▶ _TEXTE FOURNI_
------------------------------------

Un vieux débat sur un vieux métier : Que faire de la prostitution ?

Le débat est vieux comme le métier, et la controverse indissociable du débat : la prostitution fait problème. Qu'elle soit légale ou non, et si elle est prohibée, que l'on punisse celles (et ceux) qui s'y livrent ou ceux (et celles) qui en usent. On ne sait trop pourquoi, aujourd'hui, la question de son interdiction refait surface là où elle est autorisée (comme en Suisse), et la proposition de punir les clients là où elle est interdite mais tolérée (comme en France), toujours est-il que le plus vieux débat sur le plus vieux métier reprend vie. Et que nous avouons, aussi humblement que nous en sommes capables, n'avoir aucune réponse claire et définitive aux questions posées. Parce qu'interdire la prostitution ce n'est pas l'éradiquer, mais bien plutôt en dégrader dans la clandestinité les conditions pour les prostituées, en accroître les risques pour les clients et en refaire un marché pour les proxénètes qui, comme tous les trafiquants, vivent de l'interdiction de ce qu'ils commercent. Et parce que punir les clients, de toute évidence, ce ne sera jamais que punir les clients les moins argentés de la prostitution la plus visible, celle du trottoir.
Une hypocrisie de plus, sur un trottoir qui les cultive.


Que Grisélidis nous pardonne, mais ce n'est que de cul qu'on parle

Les prostituées (au passage, on notera que dans nos villes une personne sur dix s'adonnant à la prostitution est un homme, et que n'évoquer que les prostituéEs n'est que commodité de langage...) ne se définissent pas sans raison comme des « travailleuses du sexe », lorsqu'elles s'organisent, se syndiquent en tant que telles : la prostitution est, et reste, l’Idealtype du salariat -la prostituée ne se vend pas elle-même, ni ne vend son corps : elle vend le temps pendant lequel elle se laisse, et laisse son corps, à la disposition de son client. La prostituée vend le temps de se faire baiser non pas métaphoriquement (cela, c'est l'exploitation du travail « normal »), mais le plus trivialement dit.

------------------------------------

▶ _JEU DE DONNÉES_
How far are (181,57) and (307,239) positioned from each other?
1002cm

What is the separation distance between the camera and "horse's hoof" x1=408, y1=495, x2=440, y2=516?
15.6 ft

------------------------------------

▶ _CONSIGNES_
A – Répondez à ces questions sur le texte sur la prostitution :
(i) Quel pays le texte donne-t-il en exemple d'un endroit où la prostitution est autorisée ?
(ii) Quel pays cite-t-il comme un endroit où elle est interdite mais tolérée ?
(iii) Dans nos villes, combien de personnes qui se prostituent sont des hommes, selon le texte ?
B – D'après le texte sur la prostitution, qu'est-ce qu'on provoque quand on interdit la prostitution ? Donnez toutes les conséquences qu'il nomme.
C – Reprenez le texte sur la prostitution après sa dernière phrase et écrivez-en la suite.

▶ _RÉPONSES DÉTAILLÉES_
A –
(i) La Suisse.
(ii) La France.
(iii) Une personne sur dix.

B –
- On dégrade les conditions des prostituées, qui se retrouvent dans la clandestinité.
- On accroît les risques pour les clients.
- On en refait un marché pour les proxénètes.

C –
Libéraux en tout, et cohérents en leur libéralisme, les Pays-Bas en ont tiré la conclusion logique que « les femmes doivent pouvoir choisir librement de se prostituer », comme les travailleurs de se salarier : « le droit à l’autodétermination dont jouit tout homme ou femme adulte indépendant qui n’a été soumis à aucune influence illégale, implique le droit pour cette personne de se livrer à la prostitution et de permettre qu’une autre personne profite des revenus qu’elle en tire ». Que ce « droit » soit illusoire, ce raisonnement injurieux de la réalité sociale, et volontairement ignorant des rapports de domination qui sont à la base de la prostitution (comme d'ailleurs du salariat) importe peu à ceux qui le tiennent : la cohérence du raisonnement est idéologique, elle ne tient pas à son rapport au réel, mais à son rapport à un prédicat idéologique, celui du libéralisme et de la construction théorique d’un « individu  indépendant », soumis à aucune autre contrainte que celle d’un choix totalement libre. La prostituée sera ainsi réputée libre de se prostituer, comme le salarié de se salarier. Dans sa brutale clarté, et son absolu mensonge, ce prédicat idéologique s’oppose certes au principe réputé universel selon lequel le corps humain est inaliénable, mais il s’y oppose en révélant la formidable hypocrisie de la proclamation de ce principe par les forces mêmes (politiques, sociales, économiques, idéologiques, religieuses) qui fondent leur domination sur l’aliénation du corps (puisque du temps). Inaliénable, le corps de la prostituée? Ni plus, ni moins, que celui du salarié mis au travail à la chaîne.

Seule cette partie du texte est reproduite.